Exercise prompt = All lines from the opening of the entries below through the line containing "For feature engineering, they" must be output exactly as they appear, with no other lines.

Saved data entries
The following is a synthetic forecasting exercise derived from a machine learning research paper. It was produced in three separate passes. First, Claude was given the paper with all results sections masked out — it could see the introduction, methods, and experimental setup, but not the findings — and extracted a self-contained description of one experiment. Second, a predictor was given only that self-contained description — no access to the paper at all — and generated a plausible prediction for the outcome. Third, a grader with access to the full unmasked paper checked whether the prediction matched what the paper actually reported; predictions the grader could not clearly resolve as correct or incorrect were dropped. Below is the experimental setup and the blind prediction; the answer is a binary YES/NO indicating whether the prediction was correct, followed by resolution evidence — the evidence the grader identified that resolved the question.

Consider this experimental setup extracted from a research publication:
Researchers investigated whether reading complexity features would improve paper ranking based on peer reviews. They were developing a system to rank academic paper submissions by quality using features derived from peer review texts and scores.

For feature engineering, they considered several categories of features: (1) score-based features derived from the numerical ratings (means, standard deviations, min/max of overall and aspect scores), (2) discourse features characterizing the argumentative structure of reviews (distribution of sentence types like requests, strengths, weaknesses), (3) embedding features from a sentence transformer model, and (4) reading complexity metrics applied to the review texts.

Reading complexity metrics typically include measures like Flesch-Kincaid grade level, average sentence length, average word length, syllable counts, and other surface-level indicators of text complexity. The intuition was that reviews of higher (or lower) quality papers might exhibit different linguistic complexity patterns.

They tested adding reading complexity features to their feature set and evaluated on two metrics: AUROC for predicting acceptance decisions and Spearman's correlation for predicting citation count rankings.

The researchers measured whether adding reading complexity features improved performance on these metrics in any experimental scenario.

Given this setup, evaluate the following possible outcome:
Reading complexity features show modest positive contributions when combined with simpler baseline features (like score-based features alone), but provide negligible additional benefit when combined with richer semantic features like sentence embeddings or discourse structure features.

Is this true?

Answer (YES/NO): NO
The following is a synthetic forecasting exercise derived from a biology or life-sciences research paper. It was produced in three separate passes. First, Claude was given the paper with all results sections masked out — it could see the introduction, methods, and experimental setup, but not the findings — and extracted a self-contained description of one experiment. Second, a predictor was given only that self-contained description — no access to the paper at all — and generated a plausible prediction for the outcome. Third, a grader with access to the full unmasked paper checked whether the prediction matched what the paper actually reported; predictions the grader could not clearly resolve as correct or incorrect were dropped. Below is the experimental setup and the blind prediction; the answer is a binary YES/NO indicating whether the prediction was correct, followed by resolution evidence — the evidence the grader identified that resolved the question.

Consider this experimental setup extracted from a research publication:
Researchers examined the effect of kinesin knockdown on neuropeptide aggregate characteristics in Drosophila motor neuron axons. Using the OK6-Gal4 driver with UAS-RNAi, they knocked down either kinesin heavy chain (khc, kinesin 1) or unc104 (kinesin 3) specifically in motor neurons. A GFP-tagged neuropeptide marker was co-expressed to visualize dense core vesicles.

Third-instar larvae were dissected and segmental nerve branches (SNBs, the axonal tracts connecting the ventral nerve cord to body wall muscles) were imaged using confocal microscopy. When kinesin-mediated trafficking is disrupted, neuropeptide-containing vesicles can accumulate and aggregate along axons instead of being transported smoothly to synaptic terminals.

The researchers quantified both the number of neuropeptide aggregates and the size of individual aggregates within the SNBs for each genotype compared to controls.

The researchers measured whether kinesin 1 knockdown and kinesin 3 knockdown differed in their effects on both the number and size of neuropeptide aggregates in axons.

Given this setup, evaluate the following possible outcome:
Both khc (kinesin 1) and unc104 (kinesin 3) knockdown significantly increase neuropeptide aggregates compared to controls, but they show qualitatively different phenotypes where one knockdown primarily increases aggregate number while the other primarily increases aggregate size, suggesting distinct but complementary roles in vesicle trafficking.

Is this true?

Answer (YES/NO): NO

Written answer =
The following is a synthetic forecasting exercise derived from a machine learning research paper. It was produced in three separate passes. First, Claude was given the paper with all results sections masked out — it could see the introduction, methods, and experimental setup, but not the findings — and extracted a self-contained description of one experiment. Second, a predictor was given only that self-contained description — no access to the paper at all — and generated a plausible prediction for the outcome. Third, a grader with access to the full unmasked paper checked whether the prediction matched what the paper actually reported; predictions the grader could not clearly resolve as correct or incorrect were dropped. Below is the experimental setup and the blind prediction; the answer is a binary YES/NO indicating whether the prediction was correct, followed by resolution evidence — the evidence the grader identified that resolved the question.

Consider this experimental setup extracted from a research publication:
Researchers investigated whether reading complexity features would improve paper ranking based on peer reviews. They were developing a system to rank academic paper submissions by quality using features derived from peer review texts and scores.

For feature engineering, they considered several categories of features: (1) score-based features derived from the numerical ratings (means, standard deviations, min/max of overall and aspect scores), (2) discourse features characterizing the argumentative structure of reviews (distribution of sentence types like requests, strengths, weaknesses), (3) embedding features from a sentence transformer model, and (4) reading complexity metrics applied to the review texts.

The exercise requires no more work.